Sunday, February 21, 2010
LaFeber uses Michael Jordan and his endorsement contract with Nike to discuss globalization and its changing nature in the post-1970s world. He seemed to say that people got a type of "swoosh tunnel vision" as Nike quickly rose to prominence as a global entity. (My paper that is due on Wednesday will be slightly more detailed.) Thanks to Cal for letting me borrow her Nikes!
This book was one of those dark, twisted reads that is impossible to put down. I have always been especially freaked out by the idea of getting cut on the area between my wrist and my elbow, which made the first few pages difficult for me to read. I could see in the Lisbon girls the overwhelming desire to get OUT, to break away from a life that was in no way living up to their expectations. However, as the narrators so adequately put it, there is no way to know in the end exactly why the events unfolded as they did.
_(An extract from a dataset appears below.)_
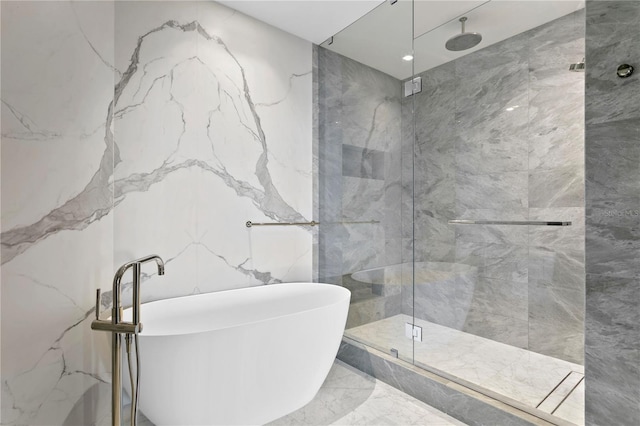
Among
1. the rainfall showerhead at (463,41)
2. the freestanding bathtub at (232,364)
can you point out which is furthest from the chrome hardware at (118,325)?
the rainfall showerhead at (463,41)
All the reader is ultimately left with is the vague, dissatisfying notion that these events could happen in any homogenous suburb anywhere.
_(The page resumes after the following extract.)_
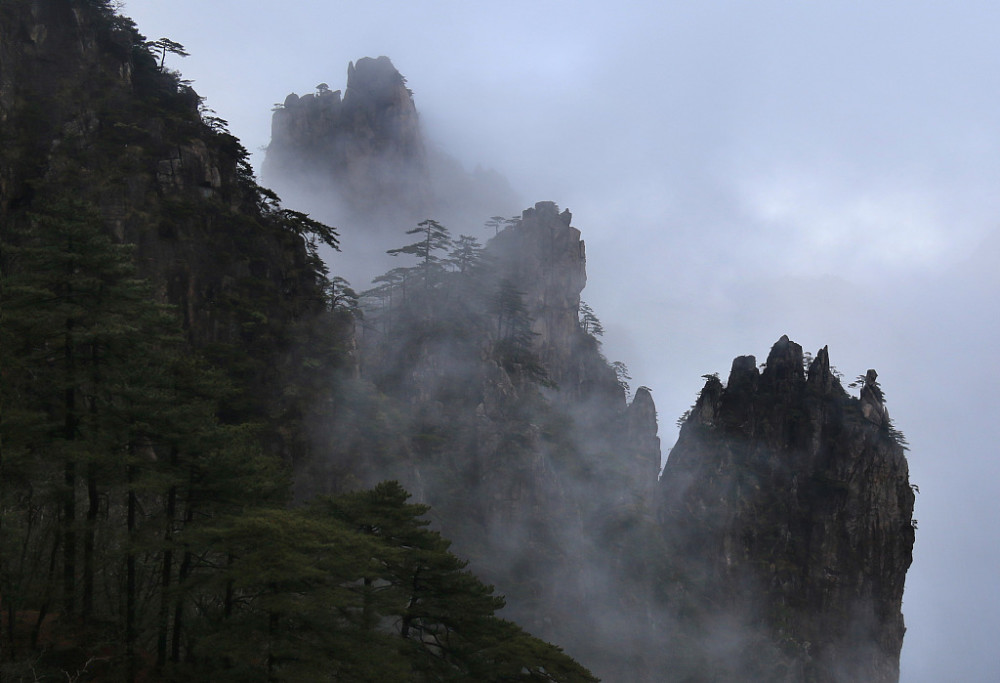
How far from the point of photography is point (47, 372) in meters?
20.2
"In the end, the tortures tearing the Lisbon girls pointed to a simple reasoned refusal to accept the world as it was handed down to them, so full of flaws."
Thanks to Angela for passing it along.
Tuesday, February 16, 2010
I never want to ride a merry-go-round again.
I also know for a fact that if I was a few years younger, Mr. Dark would be giving me nightmares tonight. Whatever your personal feelings about Bradbury, you have to admit that the man has imagination. The book was fast-paced and intriguing up until the point when Will's dad went on a ten page philosophical monologue about life and aging. That almost killed it for me. I think the most insightful aspect of the book was the way Bradbury dealt with Jim and Will's friendship in light of their different natures. It's a good read, but I will not be going to any carnivals any time soon. Thanks to Terry for letting me raid his bookshelf.
Wednesday, February 10, 2010
This book came into my hands through an interesting turn of events. I was taking books collected from a book drive to the public library, and the volunteer there struck up a conversation with me about how much she loved this book. I told her I might have to come back and buy it at their next sale, and she told me just to read it now and donate it when I was finished. It's been in the trunk of my car for three months. A week ago, during the first bout of ice 2010, I broke the ice off of my car with the sole intent of getting to this book. All in all, it was a good read. The author uses smell as a main part of creating scenes, which, unfortunately, is lost on me. In typical New York Times bestseller fashion, he also uses big words for no real reason and uses sex as a way to keep the reader interested. However, beyond that, the story hooked me with its description of San Piedro Island circa 1954. Guterson manages to show the interaction between the island population and its struggles to come to terms with its past treatment of its Japanese-American citizens. A good snowy day read (no pun intended).